__Tugas Tertulis__:
[1] Terjemahkan kalimat dari bacaan ini ke dalam bahasa Inggris: "Mengapa kebanyakan manusia tak dapat mencapai 100% potensi dirinya?"
[2] Tulis ulang seluruh daftar dengan menukar "woman with backpack" menjadi "woman wearing a backpack" tanpa mengubah bagian lain, dan jangan sertakan gambarnya dalam jawaban.

__Bacaan__:
....
Jika ungkapan dari sang sufi itu “terlalu dalam” sehingga sulit dipahami, kiranya perlu pula dikutip pendapat Prof. Dr. Ir. Jann Hidayat Tjakraatmadja, MSIE dari Sekolah Bisnis dan Manajemen ITB dalam komentarnya mengenai buku Titik Ba. Isinya berkaitan dengan soal pembelajaran “dari luar” dan “dari dalam” itu. Menurutnya, buku ini seolah mengingatkan kita akan kebenaran hasil studi bahwa rata-rata manusia hanya berhasil memanfaatkan potensinya 5% saja selama hidupnya. Padahal, binatang yang langsung dibimbing Tuhan mampu mencapai 100% dari potensi (diri)-nya. Mengapa kebanyakan manusia tak dapat mencapai 100% potensi dirinya? Karena kebanyakan lembaga pendidikan hanya mengajari manusia untuk belajar dari alam (outside-in); jarang yang mengajari bagaimana belajar untuk memahami makna hidup dengan mengacu pada suara kalbu (inside-out), yaitu belajar dengan bimbingan Tuhan. Menurutnya, manusia akan mampu mengembangkan potensi dirinya secara maksimal jika ia mampu belajar secara seimbang antara outside-in dengan inside-out. Nah, menurutnya pula, buku Titik Ba ini mencoba menjelaskan bagaimana belajar dengan mengandalkan diri pada proses inside-out itu. Wallahu a’lam.berbagidiangkasa

               Selanjutnya, silakan saling berbagi.
....
Pertanyaan tentang geometri adegan
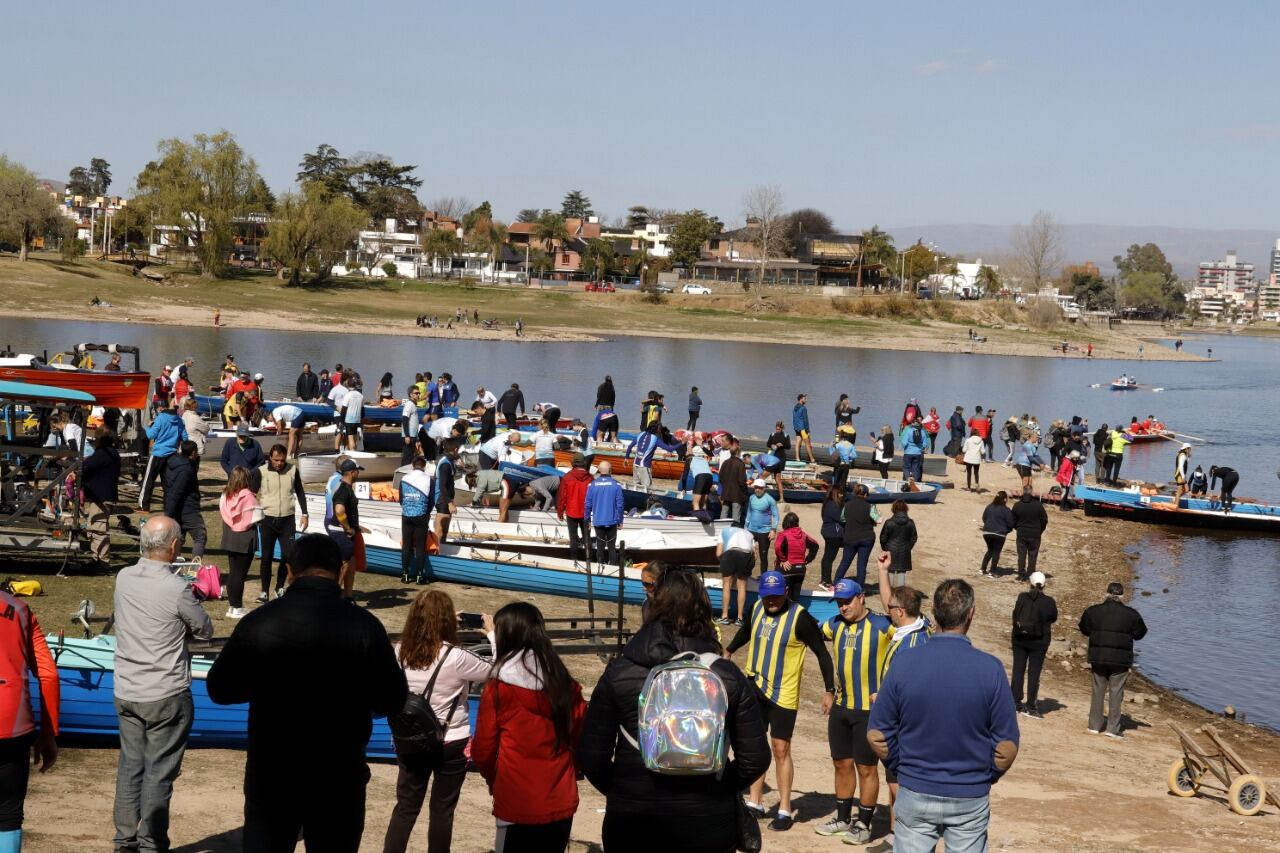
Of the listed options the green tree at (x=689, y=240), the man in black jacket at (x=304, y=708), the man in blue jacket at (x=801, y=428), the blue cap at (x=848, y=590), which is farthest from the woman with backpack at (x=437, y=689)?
the green tree at (x=689, y=240)

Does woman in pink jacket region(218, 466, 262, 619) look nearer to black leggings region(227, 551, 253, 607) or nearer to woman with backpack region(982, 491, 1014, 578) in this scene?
black leggings region(227, 551, 253, 607)

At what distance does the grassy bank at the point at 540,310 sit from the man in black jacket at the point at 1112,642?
68.4 m

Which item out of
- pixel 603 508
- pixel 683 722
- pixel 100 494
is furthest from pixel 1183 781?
pixel 100 494

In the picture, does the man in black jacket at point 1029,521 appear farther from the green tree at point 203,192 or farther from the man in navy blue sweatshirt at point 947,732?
the green tree at point 203,192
....
__Jawaban Berurutan__:
[1] Why are most people unable to reach 100% of their potential?

[2]
Of the listed options the green tree at (x=689, y=240), the man in black jacket at (x=304, y=708), the man in blue jacket at (x=801, y=428), the blue cap at (x=848, y=590), which is farthest from the woman wearing a backpack at (x=437, y=689)?
the green tree at (x=689, y=240)

Does woman in pink jacket region(218, 466, 262, 619) look nearer to black leggings region(227, 551, 253, 607) or nearer to woman wearing a backpack region(982, 491, 1014, 578) in this scene?
black leggings region(227, 551, 253, 607)

At what distance does the grassy bank at the point at 540,310 sit from the man in black jacket at the point at 1112,642?
68.4 m

Which item out of
- pixel 603 508
- pixel 683 722
- pixel 100 494
is furthest from pixel 1183 781?
pixel 100 494

In the picture, does the man in black jacket at point 1029,521 appear farther from the green tree at point 203,192 or farther from the man in navy blue sweatshirt at point 947,732?
the green tree at point 203,192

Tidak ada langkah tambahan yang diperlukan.